23 November 2016 by Sotiris Kanaris


The European Association for Abnormal Road Transport and Mobile Cranes (ESTA) is launching a new conference early next year to address growing concerns about safety during the transportation and erection of on-shore wind turbines.

Called ‘New challenges in on-shore wind farm construction – safety, productivity and the supply chain’, the event will be a one-day conference and reception, with leading industry speakers from across the sector. It will take place at the Bucerius Law School in Hamburg, Germany, on February 23.

Supporting ESTA in the organisation of the event is the Cranes and Lifting Equipment Product Group of FEM, the European Materials Handling Federation.

ESTA said: “Industry sources estimate that there are currently two accidents a month, and fear that the situation will worsen due to pressure on costs and new, bigger turbines.”

As a result, European heavy transport and crane rental companies are calling on the developers and turbine manufacturers to join them in discussions about how incidents can be avoided.

The organisers also hope that summit will lead to the development of a new ‘best practice guide’ that will raise standards, boost productivity and reduce the number of accidents.

ESTA director Søren Jansen said: “Just a few years ago, using large cranes to the maximum of their capabilities was not seen every day.
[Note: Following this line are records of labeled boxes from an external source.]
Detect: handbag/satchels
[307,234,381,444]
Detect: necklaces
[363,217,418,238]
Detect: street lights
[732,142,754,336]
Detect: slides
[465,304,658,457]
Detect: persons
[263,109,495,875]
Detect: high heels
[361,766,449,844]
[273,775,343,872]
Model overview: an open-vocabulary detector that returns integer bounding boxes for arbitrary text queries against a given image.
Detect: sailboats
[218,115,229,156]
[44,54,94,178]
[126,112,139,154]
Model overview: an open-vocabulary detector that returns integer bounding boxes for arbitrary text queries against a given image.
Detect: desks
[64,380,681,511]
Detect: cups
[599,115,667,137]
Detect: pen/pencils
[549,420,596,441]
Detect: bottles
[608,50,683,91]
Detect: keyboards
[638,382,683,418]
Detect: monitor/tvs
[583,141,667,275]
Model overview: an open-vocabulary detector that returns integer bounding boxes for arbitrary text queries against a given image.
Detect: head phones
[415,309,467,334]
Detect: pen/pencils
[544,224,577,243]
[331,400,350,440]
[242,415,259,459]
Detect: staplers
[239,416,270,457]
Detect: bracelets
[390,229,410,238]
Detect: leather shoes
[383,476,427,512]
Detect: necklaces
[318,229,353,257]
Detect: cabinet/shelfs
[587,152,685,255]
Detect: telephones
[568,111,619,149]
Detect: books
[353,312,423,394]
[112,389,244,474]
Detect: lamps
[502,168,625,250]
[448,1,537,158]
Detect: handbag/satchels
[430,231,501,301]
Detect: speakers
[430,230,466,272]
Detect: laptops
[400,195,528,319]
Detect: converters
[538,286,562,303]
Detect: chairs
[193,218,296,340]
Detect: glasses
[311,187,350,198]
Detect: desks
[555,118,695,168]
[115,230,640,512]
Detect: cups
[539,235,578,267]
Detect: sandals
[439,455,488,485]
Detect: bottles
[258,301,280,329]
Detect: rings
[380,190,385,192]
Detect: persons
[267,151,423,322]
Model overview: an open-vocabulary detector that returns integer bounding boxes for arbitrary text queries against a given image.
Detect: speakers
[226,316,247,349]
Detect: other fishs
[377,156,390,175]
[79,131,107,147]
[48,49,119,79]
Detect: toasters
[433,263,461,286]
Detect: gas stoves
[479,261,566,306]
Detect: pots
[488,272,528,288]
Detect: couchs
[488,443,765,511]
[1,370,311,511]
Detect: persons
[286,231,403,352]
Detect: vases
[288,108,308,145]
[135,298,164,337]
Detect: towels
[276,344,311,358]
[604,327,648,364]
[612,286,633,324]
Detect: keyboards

Now it is commonplace, and we have all read about or seen accidents, involving very large cranes, especially when used to erect wind turbines.

“Our industry is facing a lot of challenges in this sector when erecting the wind turbines due to the increase of hub heights and the size and weight of the turbines.

“The hub heights in Europe often exceed 160m, the crane boom lengths used are exceeding 170m, and such extremely long booms are being used frequently in high wind conditions. What is more, turbine manufacturers are now talking about hub heights up to 200m or even higher.”

ESTA highlighted that crane manufacturers say they can respond to the challenges presented by such big turbines. However the association said that costs will rise as a result, an unwelcome prospect for energy companies and developers under pressure to keep prices as low as possible.

“Transport companies are also facing problems with ground conditions, quality of access roads and the manufacturers’ requirements which vary from firm to firm,” ESTA said.

ESTA president David Collett is calling for the turbine manufacturers to agree common standards to improve both safety and productivity.

He said: “ESTA will be lobbying for common standards among the turbine manufacturers regarding ground conditions, access roads and their transportation requirements.

“We are convinced that such common standards will not just improve safety but result in efficiencies that will benefit the entire supply chain, including the developers and turbine manufacturers themselves.”

ESTA has association members in 19 countries. It also has 35 affiliated members covering major transport and crane manufacturers.